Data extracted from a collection
######

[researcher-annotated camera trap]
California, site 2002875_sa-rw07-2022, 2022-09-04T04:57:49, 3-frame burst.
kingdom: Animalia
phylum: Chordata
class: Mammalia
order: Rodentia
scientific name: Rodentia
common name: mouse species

######

--- TASK TO COMPLETE ---
The "kingdom: Animalia" line through the last line above: set these down exactly and add nothing else.

--- SOLUTION FOR THIS EXERCISE ---
kingdom: Animalia
phylum: Chordata
class: Mammalia
order: Rodentia
scientific name: Rodentia
common name: mouse species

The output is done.